Les communautés évangéliques ont triomphé de la théologie de la libération, puisque de 1970 à 2010, elles ont doublé, parfois même quadruplé le nombre de leurs fidèles. Il est vrai que la société que proposait la théologie de la libération était fondée sur une culture paupériste, adepte de la décroissance, alors que les évangéliques, avec leur prophétisme, proposent une société en croissance.

Sur le plan international, le Brésil a plusieurs ambitions ; du fait de sa puissance démographique et de ses progressions économiques, il souhaite jouer un rôle prédominant en Amérique du Sud et dans une certaine mesure substituer sa prééminence à celle des États-Unis. Cela explique l’intérêt considérable que porte le Brésil à l’obtention d’un siège permanent au Conseil de sécurité.
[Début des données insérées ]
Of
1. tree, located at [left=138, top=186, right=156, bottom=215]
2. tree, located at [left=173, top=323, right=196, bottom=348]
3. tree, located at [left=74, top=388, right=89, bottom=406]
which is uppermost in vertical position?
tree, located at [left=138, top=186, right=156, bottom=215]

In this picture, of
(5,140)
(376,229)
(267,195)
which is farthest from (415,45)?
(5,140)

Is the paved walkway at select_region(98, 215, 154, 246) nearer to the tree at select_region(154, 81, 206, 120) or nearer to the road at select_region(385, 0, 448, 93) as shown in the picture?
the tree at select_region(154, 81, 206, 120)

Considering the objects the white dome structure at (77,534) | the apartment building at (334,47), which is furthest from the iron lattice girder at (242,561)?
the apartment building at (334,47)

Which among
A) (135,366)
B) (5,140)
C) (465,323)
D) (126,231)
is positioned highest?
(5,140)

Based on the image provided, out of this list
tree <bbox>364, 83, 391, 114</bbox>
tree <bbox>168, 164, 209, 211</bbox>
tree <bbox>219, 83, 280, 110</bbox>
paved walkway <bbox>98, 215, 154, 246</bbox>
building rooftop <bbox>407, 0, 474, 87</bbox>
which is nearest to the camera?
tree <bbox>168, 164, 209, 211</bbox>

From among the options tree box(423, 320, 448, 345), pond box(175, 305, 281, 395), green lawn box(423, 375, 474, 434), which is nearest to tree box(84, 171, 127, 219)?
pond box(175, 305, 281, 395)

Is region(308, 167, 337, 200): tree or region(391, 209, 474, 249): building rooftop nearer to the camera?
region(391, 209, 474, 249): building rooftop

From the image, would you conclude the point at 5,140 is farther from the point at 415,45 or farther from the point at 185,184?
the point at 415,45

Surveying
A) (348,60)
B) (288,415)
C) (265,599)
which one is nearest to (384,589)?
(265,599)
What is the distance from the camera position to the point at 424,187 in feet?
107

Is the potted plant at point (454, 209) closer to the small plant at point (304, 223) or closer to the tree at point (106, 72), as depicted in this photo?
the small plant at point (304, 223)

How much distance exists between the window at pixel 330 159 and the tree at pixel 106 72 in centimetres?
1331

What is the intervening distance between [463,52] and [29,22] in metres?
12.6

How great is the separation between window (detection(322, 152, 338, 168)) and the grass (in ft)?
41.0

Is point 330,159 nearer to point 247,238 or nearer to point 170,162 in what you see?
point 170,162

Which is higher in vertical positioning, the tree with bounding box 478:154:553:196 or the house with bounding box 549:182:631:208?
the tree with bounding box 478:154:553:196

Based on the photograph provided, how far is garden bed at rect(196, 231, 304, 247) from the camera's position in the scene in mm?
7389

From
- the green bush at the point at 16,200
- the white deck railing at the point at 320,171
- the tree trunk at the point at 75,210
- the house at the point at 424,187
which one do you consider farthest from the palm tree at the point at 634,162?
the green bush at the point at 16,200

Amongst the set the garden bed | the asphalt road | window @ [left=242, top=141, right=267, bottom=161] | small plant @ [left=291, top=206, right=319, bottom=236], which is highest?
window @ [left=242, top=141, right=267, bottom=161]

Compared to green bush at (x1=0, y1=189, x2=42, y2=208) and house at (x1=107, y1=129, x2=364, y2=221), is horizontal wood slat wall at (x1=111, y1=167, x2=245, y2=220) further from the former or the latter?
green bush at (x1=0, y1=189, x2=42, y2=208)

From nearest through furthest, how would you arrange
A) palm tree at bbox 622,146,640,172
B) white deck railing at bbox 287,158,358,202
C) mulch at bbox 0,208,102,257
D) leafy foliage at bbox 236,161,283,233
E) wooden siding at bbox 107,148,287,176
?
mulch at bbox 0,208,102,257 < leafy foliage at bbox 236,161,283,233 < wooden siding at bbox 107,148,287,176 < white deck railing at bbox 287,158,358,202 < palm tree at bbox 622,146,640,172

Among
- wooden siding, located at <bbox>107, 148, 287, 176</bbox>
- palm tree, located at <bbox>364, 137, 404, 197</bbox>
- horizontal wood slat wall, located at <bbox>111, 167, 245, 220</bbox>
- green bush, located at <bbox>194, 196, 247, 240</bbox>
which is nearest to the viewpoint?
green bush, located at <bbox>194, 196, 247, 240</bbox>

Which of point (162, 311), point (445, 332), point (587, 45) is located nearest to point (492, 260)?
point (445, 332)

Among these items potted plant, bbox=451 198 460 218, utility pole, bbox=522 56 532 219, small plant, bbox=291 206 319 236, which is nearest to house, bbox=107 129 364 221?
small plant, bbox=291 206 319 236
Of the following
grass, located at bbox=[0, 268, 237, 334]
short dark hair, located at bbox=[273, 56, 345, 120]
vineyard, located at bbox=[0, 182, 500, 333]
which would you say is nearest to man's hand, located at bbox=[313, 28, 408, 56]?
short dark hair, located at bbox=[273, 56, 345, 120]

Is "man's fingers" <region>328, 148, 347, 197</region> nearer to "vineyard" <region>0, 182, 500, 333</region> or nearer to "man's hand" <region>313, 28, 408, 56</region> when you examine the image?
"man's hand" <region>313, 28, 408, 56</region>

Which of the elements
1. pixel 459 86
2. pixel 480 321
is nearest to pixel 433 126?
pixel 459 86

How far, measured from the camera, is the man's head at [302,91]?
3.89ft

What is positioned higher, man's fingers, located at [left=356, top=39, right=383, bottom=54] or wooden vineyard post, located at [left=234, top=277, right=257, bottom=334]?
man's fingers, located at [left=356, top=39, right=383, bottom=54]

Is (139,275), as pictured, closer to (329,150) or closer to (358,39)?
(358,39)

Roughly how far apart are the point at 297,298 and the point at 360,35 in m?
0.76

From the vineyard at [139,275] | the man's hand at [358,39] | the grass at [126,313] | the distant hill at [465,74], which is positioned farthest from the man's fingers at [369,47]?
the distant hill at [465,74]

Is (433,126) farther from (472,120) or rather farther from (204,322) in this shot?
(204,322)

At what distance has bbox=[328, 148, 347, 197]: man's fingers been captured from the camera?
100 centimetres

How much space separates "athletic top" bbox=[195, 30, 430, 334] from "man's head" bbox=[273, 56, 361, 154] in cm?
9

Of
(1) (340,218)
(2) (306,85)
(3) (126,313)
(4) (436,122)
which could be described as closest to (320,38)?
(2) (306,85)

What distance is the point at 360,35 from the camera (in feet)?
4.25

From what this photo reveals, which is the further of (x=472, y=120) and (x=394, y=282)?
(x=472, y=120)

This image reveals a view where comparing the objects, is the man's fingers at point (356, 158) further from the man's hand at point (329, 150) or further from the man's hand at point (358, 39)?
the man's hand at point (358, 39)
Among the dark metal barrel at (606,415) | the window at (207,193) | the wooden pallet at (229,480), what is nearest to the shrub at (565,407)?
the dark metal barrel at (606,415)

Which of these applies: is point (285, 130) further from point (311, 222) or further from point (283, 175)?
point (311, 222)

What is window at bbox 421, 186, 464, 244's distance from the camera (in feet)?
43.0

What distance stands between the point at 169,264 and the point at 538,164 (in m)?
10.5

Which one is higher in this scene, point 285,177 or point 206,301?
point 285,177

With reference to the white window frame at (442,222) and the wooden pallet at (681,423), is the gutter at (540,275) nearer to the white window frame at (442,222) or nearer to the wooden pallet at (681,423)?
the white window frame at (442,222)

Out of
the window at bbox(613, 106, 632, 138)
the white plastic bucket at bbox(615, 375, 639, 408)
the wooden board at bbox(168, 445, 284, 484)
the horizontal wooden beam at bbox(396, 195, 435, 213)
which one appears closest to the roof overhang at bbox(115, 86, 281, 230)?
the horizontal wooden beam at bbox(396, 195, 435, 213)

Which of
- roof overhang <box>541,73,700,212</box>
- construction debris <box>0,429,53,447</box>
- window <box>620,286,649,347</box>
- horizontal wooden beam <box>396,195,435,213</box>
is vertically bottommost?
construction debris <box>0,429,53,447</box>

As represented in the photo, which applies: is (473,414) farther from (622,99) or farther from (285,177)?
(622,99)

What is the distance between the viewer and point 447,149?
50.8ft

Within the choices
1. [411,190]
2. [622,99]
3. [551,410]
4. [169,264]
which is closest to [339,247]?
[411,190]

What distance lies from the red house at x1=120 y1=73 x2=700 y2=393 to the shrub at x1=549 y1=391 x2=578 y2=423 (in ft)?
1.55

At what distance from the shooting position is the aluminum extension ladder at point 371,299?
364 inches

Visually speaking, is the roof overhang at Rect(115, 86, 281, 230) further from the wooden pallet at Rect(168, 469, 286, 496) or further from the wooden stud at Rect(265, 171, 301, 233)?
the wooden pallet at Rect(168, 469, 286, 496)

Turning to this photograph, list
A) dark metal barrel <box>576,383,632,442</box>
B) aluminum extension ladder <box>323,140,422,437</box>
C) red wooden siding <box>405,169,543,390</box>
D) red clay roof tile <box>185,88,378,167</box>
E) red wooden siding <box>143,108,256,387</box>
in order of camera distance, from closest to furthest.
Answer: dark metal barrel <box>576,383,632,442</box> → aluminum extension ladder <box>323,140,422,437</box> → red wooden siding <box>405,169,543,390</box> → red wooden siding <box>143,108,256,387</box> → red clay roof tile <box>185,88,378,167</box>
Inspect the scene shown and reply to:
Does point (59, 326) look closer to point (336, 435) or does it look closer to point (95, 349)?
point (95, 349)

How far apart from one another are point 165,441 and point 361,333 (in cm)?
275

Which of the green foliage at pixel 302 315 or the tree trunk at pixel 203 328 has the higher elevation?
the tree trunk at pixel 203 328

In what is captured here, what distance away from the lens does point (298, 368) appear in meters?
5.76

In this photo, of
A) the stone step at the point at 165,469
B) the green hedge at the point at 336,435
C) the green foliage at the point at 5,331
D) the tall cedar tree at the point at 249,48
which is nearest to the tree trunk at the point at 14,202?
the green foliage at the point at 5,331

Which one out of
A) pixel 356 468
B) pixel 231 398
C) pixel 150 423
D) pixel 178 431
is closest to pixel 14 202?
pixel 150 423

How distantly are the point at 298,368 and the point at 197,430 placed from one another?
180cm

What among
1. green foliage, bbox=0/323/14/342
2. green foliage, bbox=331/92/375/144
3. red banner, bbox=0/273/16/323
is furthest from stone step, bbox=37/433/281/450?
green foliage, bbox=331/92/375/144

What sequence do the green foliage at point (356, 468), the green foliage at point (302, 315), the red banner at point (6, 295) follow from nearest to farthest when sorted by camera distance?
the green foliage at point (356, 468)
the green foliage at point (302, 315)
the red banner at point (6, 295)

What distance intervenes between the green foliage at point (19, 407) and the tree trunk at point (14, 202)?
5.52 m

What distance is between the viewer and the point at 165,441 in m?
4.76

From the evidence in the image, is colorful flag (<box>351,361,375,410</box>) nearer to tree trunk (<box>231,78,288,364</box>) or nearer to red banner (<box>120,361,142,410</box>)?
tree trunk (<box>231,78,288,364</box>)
Il est vrai que le Brésil, dans le monde, tend à jouer un rôle de plus en plus important. La démarxisation de l’Afrique portugaise (Angola, Mozambique) a fait de ces États des alliés potentiels du Brésil, qui s’y investit fortement.
Dans l’union européenne, c’est avec la France que le Brésil a noué les relations les plus étroites. Cela est lié à plusieurs éléments : le rôle des enseignants français et leur place dans l’université brésilienne ; la vision de la société où les actions de protection sociale sont plus fortes qu’ailleurs, enfin des analyses proches face aux États-Unis dont on est à la fois allié et adversaire.
Le Brésil est aussi intervenu en modérateur dans l’affaire iranienne en voulant apparaître comme un arbitre entre l’Iran et l’Occident. Comme l’Iran, le Brésil a développé un projet nucléaire autonome, mais à des seules fins civiles. N’oublions pas que l’Iran a accordé des concessions pétrolières au Brésil dans le Golfe persique et sur la mer Caspienne.

En fait, le Brésil est devenu un élément important des relations internationales. Reste à savoir ce que fera son successeur, Lula ne pouvant pas se représenter aux prochaines élections présidentielles.